Within this frame of reference, psychologists in the 20th century set out to measure intelligence, or people’s mental capacities. They began to devise intelligence tests in which a person’s mental behaviours could be systematically observed and measured against peers of the same age. The assumption underlying such tests is that intelligence can be measured separately from what a person has been taught and what they had learned or their particular life experiences. Facts and concepts are mere knowledge. But you can have a lot of knowledge without being intelligent.
Intelligence is the underlying capacity to think, learn and thus acquire knowledge. Intelligence can and should be measured, the proponents of the tests argue, because there are natural differences between people. Some people are innately more intelligent than others, and nobody can ever improve upon or exceed their inherited intelligence.
See Binet’s Intelligence Test and Goddard on IQ.
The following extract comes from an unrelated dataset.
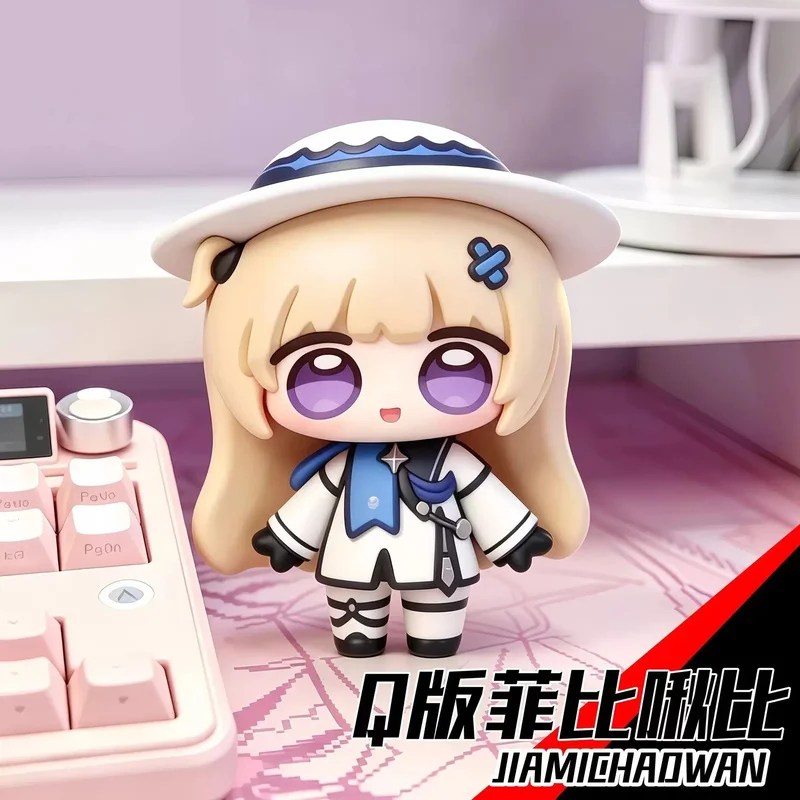 New Arrival Wuthering Waves Phoebe Chibi Figure, Cute Q Version Girl Model, Cartethyia Cantarella Character Pvc Desktop Ornament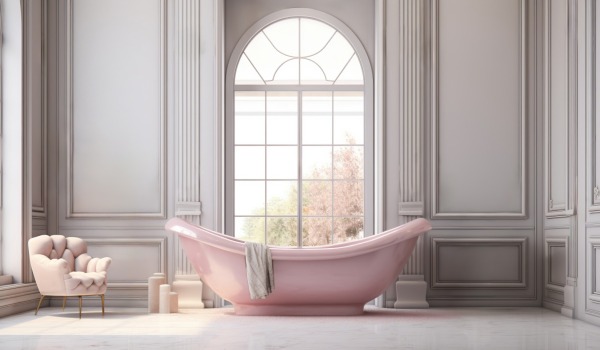 Badrum i fransk stil - idéer för en elegant och mysig inredning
In reality, it is difficult – some would even say impossible – to separate natural or innate intelligence from what you have learned: the language you speak, your cultural context and the social and educational experiences you happen to have had. Many of the behaviourists who founded the discipline of psychology spent much of their energy analysing how learning occurs in conditions where the appropriate educational stimulae produce an intended educational response. At the same time, others in this same new discipline also studied behaviours in order to discern what were considered to be innate differences in mental capacity between individuals, regard- less of their conditions.
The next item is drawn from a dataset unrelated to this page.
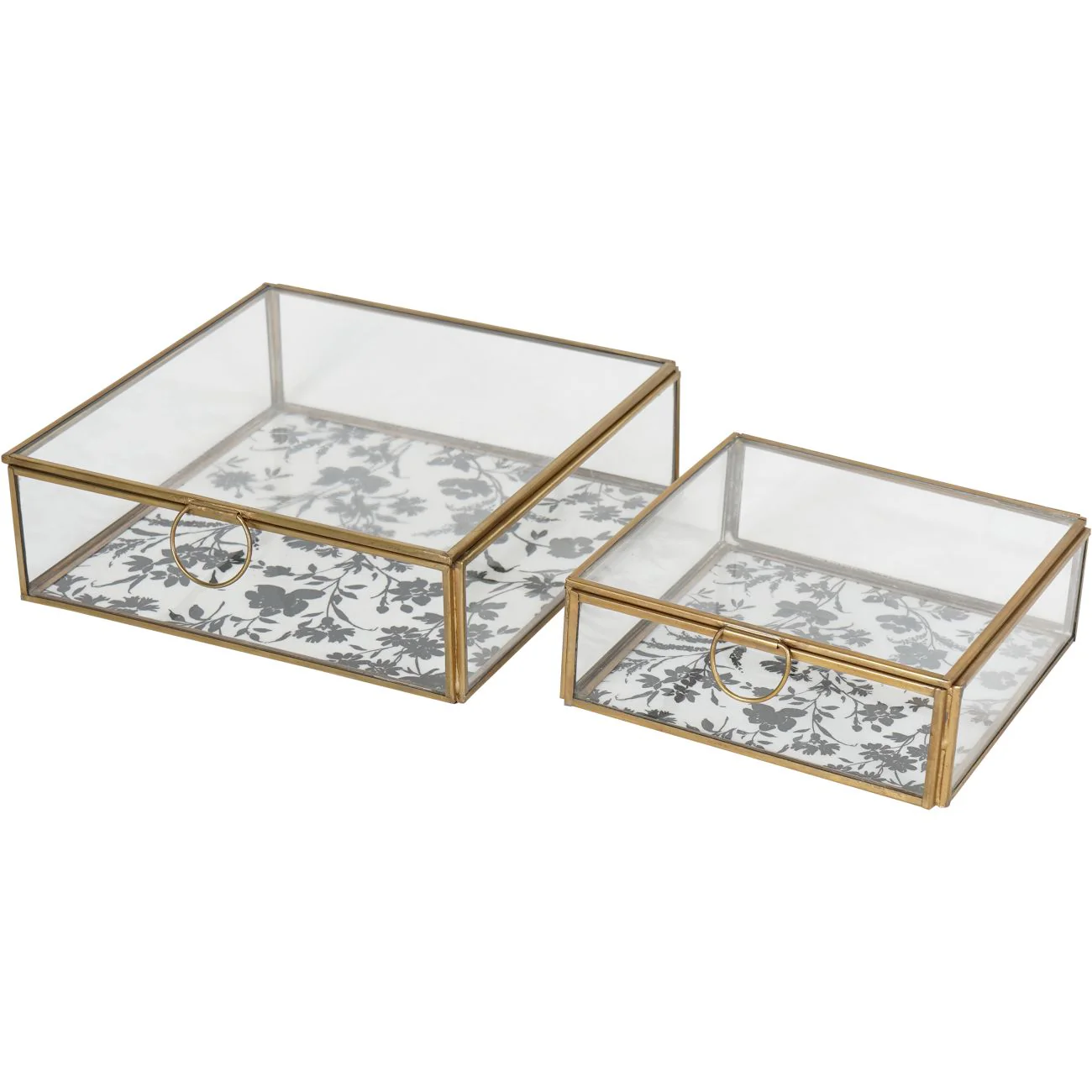 Clear Single Glass Box In Rye -Large/Small - Image 6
However, these strands in educational psychology have come in for criticism. In fact, they have fallen out of favour in the mainstream of the profession in the 21st century. Critics of behaviourism have argued that human learning and animal learning are different in some important ways – in fact, in the ways that make us human, including factors such as self-consciousness and responsibility. As an educational philosophy, stimulus and response seems mechanical and manipulative. Meanwhile, the idea of innate intelligence has been thoroughly discredited, and particularly the idea that whole groups of people – races, or cultures or the poor – are naturally less intelligent than others. Also, it is now widely agreed that it is hard to make a distinction in practice between knowledge of things you have learned and intelligence that might be considered innate (Shenk 2010).